Because we are too far high, in our five-star neoliberalism dreamland . . . we are moving toward (what Richard Freeman puts it) an "apartheid economy" . More and more portion of Indonesian population has been progressively excluded from the economy, by the instrumental rationality of neoliberalism and market forces, marginalized from the never-ending circuit of money-commodity-more money, doomed to become the pariah or decaying sub-population of our fast modernizing Indonesian economy. They've been treated as subhuman, the "negros" in our "world-class economy". Their kids have been separated from the kids of our "world-class schools and universities", they've been denied from the rights for descent and civilized public health services.
The invicible hand of the sacred market made the "unmarketable poor" invicible . . .
They've been evicted from their houses and sidewalks miniscale mall, for the rich need more space for luxurious housing, convenience traffic, and picturesque American-style urban sceneries -- they are forbiden from wandering into our "world-class" malls or shopping arcades that once were public spaces. Their demands, for better wages and treatments, tend to be supressed, and silenced by labeling them as the ghost of long-gone communists movement -- all for the sake of creating a better investment climate.
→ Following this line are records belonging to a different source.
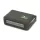 Delphin KlikBOX Duo 175-9P tárolódoboz 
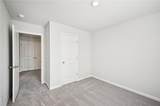 11884 Rizvan Place - Photo 31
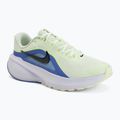 Pánske bežecké topánky Nike Downshifter 14 colt tint/white/black/black spruce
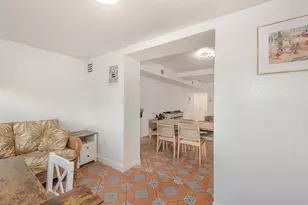 330 SW 20th St, Fort Lauderdale, FL 33315 - Photo 15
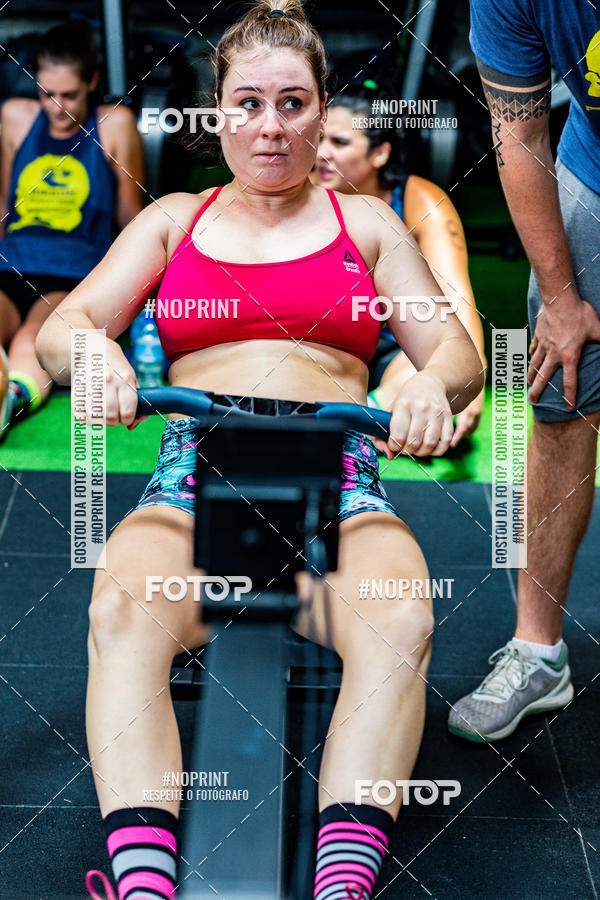 Buy your photos of the eventMaratona de Remo - Crossfit Saurus  on Fotop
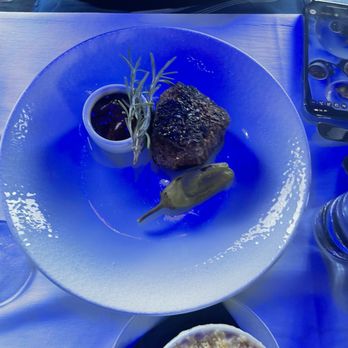 Catch & Cut - Steak meal - Sushi Bars Near Me - Fort Lauderdale, Florida Catch & Cut - Steak meal - Sushi Bars Near Me - Fort Lauderdale, Florida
Indeed, the invisible hand of our market treats them without human face. On the contrary, the invisible hand made the "unmarketable have-nots" invisible. They are the negros of the Indonesian neoliberal seconomy, and are the pariahs in our market fundamentalism grandnarrative.

Despite the rhetoric of the market fundamentalists, facts suggest the persistence of high levels of poverty even though there is more than enough resources to prevent it.
Poverty is a social construction, not an objective reality. This can be taken to means that poverty is socially created and reproduced, it involves interplays among social and political groups on an unlevel power-playing fields. The ways in which control, use and access to the economic resources are instrinsically part of the reasons why so many people down and out on our big cities streets -- and could not (re)gain further access to economic resources.